■ AIM OF THE TASK:
Extract each line of the material below that contains the string "blurred", matching case.

[begin GIVEN RECORDS]

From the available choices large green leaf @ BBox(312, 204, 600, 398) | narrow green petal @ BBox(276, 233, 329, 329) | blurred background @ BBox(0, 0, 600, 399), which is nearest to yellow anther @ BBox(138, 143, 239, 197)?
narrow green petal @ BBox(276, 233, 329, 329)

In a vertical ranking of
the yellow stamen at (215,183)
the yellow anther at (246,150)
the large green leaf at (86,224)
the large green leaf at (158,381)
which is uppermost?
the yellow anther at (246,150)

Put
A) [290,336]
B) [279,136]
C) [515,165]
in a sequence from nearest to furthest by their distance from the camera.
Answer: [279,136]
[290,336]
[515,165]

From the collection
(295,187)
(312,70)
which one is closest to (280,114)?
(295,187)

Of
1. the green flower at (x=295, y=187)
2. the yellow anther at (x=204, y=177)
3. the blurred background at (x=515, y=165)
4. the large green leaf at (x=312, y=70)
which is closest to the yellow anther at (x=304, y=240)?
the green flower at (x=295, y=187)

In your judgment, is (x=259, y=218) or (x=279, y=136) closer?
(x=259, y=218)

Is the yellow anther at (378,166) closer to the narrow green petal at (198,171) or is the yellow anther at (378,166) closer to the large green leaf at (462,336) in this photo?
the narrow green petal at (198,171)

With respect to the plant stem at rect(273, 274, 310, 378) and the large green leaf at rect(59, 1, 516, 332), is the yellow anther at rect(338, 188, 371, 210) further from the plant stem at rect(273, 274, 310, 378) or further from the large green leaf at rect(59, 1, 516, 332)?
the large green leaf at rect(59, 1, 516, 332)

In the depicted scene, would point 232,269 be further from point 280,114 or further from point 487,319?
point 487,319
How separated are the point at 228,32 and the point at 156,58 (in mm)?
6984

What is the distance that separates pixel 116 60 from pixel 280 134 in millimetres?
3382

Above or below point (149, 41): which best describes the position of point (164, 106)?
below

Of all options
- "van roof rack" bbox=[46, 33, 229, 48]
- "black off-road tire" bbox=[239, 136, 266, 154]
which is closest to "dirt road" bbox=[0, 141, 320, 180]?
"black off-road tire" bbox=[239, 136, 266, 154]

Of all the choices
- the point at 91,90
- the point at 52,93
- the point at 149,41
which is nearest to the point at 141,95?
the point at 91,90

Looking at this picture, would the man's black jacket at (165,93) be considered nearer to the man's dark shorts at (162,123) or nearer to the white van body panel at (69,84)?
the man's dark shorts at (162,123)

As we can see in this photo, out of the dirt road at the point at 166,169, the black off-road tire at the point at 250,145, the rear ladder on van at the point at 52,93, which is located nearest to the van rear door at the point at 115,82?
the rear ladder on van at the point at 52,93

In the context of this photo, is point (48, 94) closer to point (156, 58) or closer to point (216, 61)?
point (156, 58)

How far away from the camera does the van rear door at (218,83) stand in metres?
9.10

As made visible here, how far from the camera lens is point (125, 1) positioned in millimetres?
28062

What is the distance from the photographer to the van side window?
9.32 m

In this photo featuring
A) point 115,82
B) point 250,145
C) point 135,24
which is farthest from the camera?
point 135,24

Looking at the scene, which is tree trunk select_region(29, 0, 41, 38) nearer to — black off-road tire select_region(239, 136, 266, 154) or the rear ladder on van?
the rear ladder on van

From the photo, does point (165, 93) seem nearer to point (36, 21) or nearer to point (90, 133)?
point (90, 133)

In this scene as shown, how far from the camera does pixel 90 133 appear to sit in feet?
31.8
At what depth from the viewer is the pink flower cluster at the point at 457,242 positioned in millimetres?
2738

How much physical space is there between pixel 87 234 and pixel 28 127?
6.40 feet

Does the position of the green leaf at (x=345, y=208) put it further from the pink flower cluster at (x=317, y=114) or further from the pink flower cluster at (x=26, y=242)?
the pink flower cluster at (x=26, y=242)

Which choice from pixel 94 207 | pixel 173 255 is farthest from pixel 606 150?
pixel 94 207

[end GIVEN RECORDS]
[begin GIVEN RECORDS]

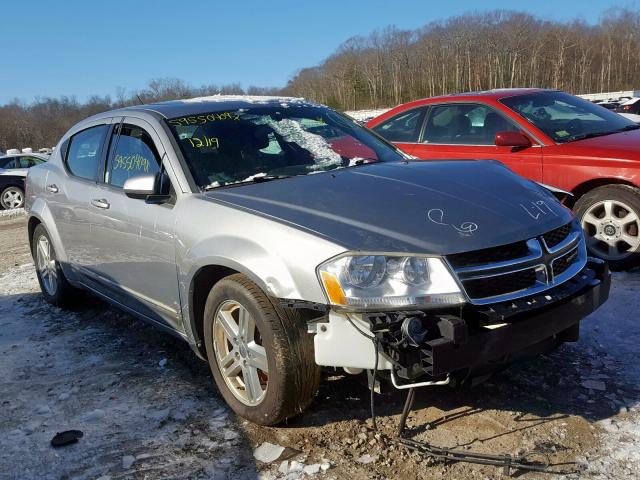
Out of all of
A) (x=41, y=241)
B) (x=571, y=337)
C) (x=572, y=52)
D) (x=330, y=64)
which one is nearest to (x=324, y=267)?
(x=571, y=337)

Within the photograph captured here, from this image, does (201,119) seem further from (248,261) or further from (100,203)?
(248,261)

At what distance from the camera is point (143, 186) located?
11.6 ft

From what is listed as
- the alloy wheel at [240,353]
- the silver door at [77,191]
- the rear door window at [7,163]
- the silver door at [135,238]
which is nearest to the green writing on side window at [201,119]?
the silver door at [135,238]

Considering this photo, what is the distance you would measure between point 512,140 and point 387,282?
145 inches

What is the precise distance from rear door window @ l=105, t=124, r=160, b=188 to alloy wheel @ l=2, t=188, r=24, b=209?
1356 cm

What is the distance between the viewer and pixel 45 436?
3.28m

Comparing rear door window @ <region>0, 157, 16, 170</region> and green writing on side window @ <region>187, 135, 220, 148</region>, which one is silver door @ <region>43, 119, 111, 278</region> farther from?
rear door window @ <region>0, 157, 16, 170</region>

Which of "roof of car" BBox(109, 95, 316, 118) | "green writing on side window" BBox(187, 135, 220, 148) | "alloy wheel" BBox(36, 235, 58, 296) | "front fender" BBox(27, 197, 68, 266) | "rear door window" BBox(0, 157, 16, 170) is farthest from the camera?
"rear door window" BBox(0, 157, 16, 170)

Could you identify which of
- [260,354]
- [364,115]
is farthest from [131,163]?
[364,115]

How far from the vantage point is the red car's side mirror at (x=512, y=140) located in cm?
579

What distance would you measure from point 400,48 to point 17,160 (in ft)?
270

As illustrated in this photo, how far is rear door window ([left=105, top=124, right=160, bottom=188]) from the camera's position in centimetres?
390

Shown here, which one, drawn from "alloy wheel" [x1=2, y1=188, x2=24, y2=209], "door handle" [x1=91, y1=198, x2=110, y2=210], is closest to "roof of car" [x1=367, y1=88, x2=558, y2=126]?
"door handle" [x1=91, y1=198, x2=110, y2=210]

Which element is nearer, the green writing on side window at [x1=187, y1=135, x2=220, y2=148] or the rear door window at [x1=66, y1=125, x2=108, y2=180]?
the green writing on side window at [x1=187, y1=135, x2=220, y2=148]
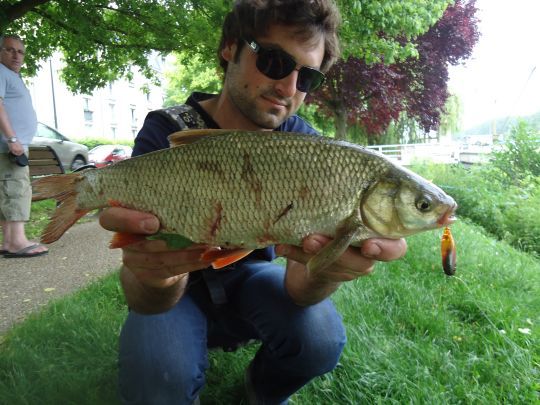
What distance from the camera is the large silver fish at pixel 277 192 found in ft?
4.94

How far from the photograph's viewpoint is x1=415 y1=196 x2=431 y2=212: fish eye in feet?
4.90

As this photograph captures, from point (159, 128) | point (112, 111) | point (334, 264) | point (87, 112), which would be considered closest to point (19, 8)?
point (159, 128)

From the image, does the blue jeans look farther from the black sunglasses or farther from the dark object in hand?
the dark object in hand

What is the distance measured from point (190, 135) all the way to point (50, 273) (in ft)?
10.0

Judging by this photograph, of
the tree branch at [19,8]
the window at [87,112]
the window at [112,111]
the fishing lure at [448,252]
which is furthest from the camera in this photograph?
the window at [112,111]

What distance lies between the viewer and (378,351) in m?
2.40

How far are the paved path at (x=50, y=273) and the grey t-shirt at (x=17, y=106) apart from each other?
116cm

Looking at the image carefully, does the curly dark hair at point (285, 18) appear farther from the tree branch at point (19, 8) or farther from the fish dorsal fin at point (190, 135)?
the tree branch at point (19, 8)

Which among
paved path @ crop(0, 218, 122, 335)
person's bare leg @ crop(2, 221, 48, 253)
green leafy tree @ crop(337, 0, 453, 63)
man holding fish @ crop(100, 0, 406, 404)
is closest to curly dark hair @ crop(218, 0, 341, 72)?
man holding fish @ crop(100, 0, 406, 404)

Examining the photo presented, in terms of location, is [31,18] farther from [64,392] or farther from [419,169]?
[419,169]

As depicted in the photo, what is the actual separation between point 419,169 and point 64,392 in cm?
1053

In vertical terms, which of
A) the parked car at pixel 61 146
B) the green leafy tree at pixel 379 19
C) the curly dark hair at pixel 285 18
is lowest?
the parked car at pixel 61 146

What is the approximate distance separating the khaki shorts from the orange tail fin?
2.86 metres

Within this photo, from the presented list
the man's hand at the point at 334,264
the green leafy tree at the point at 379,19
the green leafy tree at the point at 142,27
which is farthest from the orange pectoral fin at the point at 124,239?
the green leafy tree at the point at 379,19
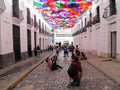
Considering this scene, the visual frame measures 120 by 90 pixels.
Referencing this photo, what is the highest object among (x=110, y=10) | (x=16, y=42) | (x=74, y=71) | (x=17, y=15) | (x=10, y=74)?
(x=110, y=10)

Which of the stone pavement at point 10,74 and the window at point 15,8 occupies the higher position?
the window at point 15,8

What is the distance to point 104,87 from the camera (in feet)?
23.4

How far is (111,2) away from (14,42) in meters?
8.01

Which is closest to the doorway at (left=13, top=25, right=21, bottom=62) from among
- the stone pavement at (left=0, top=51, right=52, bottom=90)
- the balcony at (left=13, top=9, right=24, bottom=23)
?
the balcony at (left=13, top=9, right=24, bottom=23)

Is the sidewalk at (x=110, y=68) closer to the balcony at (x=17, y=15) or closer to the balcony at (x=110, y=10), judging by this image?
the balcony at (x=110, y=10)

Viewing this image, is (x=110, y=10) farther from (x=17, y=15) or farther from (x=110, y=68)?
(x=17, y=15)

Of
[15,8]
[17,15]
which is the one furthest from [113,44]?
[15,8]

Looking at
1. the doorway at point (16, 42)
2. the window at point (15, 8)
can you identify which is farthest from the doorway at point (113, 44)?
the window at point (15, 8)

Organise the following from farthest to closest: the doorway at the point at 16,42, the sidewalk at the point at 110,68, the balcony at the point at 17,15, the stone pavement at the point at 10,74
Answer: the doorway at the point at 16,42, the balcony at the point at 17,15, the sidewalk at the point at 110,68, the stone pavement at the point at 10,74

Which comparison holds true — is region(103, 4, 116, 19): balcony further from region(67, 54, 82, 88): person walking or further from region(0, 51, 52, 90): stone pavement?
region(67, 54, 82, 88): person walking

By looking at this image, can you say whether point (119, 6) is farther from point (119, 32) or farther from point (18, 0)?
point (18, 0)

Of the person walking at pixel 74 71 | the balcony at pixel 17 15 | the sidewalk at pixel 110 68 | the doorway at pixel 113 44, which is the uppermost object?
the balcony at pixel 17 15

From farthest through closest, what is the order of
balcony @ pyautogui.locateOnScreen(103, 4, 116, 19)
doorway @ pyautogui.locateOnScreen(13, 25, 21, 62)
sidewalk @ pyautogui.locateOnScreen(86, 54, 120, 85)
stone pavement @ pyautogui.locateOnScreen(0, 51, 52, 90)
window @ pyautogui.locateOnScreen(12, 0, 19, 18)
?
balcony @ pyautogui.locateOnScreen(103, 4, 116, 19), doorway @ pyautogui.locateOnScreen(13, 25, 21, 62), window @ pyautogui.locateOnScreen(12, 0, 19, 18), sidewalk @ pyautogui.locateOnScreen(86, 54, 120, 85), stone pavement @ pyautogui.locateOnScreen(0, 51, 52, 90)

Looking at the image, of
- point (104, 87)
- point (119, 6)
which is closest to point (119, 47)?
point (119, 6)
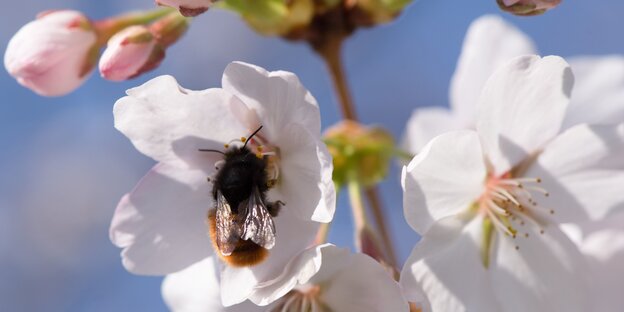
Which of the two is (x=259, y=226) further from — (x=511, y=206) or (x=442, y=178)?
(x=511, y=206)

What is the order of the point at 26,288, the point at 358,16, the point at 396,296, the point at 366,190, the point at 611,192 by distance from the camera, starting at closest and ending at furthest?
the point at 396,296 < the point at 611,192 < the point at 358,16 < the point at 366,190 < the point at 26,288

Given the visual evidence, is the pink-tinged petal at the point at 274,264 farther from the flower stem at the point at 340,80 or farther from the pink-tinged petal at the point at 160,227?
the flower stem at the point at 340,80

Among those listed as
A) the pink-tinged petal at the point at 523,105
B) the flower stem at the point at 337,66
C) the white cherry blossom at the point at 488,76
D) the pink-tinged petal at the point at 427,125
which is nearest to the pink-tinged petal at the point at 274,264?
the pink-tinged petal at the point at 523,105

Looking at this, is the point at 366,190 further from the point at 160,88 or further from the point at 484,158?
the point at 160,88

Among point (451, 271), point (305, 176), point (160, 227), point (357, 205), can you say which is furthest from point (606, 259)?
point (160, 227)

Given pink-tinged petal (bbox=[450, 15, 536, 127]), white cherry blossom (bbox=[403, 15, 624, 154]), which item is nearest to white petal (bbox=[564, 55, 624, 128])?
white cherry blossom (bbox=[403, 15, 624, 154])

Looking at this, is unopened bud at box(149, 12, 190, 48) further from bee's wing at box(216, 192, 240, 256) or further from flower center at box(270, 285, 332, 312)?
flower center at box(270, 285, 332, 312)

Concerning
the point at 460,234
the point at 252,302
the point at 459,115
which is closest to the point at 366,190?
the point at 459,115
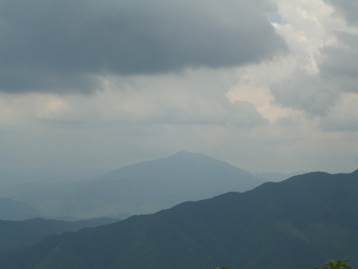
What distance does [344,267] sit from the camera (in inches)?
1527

[end GIVEN RECORDS]

■ TASK RESPONSE:
From the available choices large green leaf @ BBox(312, 204, 600, 398) | narrow green petal @ BBox(276, 233, 329, 329) | blurred background @ BBox(0, 0, 600, 399), which is nearest to yellow anther @ BBox(138, 143, 239, 197)?
3. the blurred background at (x=515, y=165)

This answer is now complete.